Dr. Diane Reidy-Lagunes:
So fast forward, you recently had another Couric Effect in action. You decided to document your mammogram because you were six months behind, like many of us during the COVID crisis, and you thought it would be a good reminder for women. Let's take a listen.
Instagram @katiecouric, October 6, 2022:
Okay, hold your breath. Okay, you can cover up. There was one area where the tissue looked a little bit more distorted than in the past. We're going to go back to ultrasound. What I saw was a mass and I said, "I think we really need to turn the camera off. I want to speak frankly." So can I stop for a second here?
Dr. Diane Reidy-Lagunes:
How did that feel? I mean, it was certainly a different diagnosis in terms of a different cancer, but boy, I can only imagine. How did you feel when that happened, and in particular when the diagnosis was made?
Katie Couric:
It was really weird because I've had so much experience with cancer with Jay and then with my sister Emily. My mother-in-law Carol had ovarian cancer when Jay was diagnosed. I've had many friends with cancer. As you mentioned, my husband John had a carcinoid tumor a couple of months before we were married and that was a nightmare. So I've been through it, and my mom had non-Hodgkin's lymphoma and my dad had had a couple of different cancers, so I sort of had known every body part involving cancer.
I was actually very calm about it. It was weird. I thought, "Okay." She did a biopsy immediately and then called me the next day and said she had found something, that it was cancerous, and I think she reassured me right away that it had been detected early. And despite the fact that I was six months late – you know, I was pretty religious about getting my mammogram – I just felt really fortunate. Fortunate because I could afford to get a mammogram and ultrasound, and just fortunate that it was 2022 and that modern medicine was able to detect something like that so early.
I kept thinking about people, you know, underserved patients who don't have access, who don't have insurance, who don't necessarily have the knowledge culturally, maybe don't feel as comfortable with doctors and with screening, with good reason in some cases given our history.
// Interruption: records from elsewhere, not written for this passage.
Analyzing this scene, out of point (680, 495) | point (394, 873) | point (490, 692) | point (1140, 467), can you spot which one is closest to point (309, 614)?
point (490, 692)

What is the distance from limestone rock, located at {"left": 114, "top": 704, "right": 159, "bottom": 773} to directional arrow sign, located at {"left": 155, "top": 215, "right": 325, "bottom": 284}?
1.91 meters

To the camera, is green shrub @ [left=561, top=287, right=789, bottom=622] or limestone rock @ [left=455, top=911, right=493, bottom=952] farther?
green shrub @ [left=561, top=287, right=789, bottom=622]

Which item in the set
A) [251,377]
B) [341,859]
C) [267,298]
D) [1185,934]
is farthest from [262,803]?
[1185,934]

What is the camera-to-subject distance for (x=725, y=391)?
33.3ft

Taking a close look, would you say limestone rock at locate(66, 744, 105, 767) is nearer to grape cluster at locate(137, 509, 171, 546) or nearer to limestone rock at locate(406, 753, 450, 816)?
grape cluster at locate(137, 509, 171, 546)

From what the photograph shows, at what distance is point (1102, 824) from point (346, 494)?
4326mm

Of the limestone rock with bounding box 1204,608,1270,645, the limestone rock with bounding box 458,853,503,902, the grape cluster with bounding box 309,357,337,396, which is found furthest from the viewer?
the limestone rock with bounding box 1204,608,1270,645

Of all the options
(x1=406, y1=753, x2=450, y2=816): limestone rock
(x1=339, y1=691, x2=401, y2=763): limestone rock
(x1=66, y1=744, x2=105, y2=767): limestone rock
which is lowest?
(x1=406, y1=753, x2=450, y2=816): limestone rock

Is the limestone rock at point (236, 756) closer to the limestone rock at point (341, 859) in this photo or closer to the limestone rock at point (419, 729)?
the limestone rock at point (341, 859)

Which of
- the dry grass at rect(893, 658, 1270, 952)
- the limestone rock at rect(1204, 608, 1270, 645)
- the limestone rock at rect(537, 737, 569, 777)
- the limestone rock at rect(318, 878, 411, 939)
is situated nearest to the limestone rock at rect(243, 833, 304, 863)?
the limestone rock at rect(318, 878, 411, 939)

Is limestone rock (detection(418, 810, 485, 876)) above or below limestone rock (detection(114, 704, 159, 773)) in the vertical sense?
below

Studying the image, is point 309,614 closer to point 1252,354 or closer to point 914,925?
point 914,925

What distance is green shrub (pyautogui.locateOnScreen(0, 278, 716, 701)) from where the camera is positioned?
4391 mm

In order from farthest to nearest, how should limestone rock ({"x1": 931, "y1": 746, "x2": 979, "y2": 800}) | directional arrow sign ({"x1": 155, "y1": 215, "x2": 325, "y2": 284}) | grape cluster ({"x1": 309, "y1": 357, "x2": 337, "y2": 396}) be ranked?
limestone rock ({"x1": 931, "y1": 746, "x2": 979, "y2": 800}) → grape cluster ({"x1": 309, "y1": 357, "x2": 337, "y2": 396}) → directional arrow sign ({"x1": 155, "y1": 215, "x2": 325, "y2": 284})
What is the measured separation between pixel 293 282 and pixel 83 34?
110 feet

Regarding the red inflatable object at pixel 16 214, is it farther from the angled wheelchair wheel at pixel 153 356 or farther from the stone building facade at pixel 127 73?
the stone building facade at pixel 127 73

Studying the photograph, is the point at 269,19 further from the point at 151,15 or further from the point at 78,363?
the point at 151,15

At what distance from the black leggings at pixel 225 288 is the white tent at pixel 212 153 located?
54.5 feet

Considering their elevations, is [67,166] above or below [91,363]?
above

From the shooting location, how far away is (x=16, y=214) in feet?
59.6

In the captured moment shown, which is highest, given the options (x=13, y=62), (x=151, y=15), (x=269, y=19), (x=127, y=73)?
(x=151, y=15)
I kept thinking it's unfair to have an almost caste system of medical care in the United States. So I thought a lot about that. I don't know, I just thought, "God, I'm lucky I can get this taken care of and I'm pretty sure it's not going to kill me. It's not only treatable, they told me it's curable." So I felt very grateful, honestly.
Dr. Diane Reidy-Lagunes:
I think we are very grateful that you again shared that experience so that others would go and get their mammograms and/or ultrasounds when needed. Over the years other colleagues have followed your lead and have used their voice to share their journeys with illnesses and cancers. We know that that's obviously a personal choice for people to decide, but when the media covers these high-profile people – celebs, influencers – there's no question there's an uptick in that screening. Do you think the media has a role and a responsibility of using their voice?
Katie Couric:
I think it's a highly personal decision in terms of sharing something that has happened to you. I think some people have different comfort levels, so I don't think anyone has a personal responsibility to share their individual stories, but I do think the media writ large needs to educate the public and do a really good job of arming them with lifesaving knowledge.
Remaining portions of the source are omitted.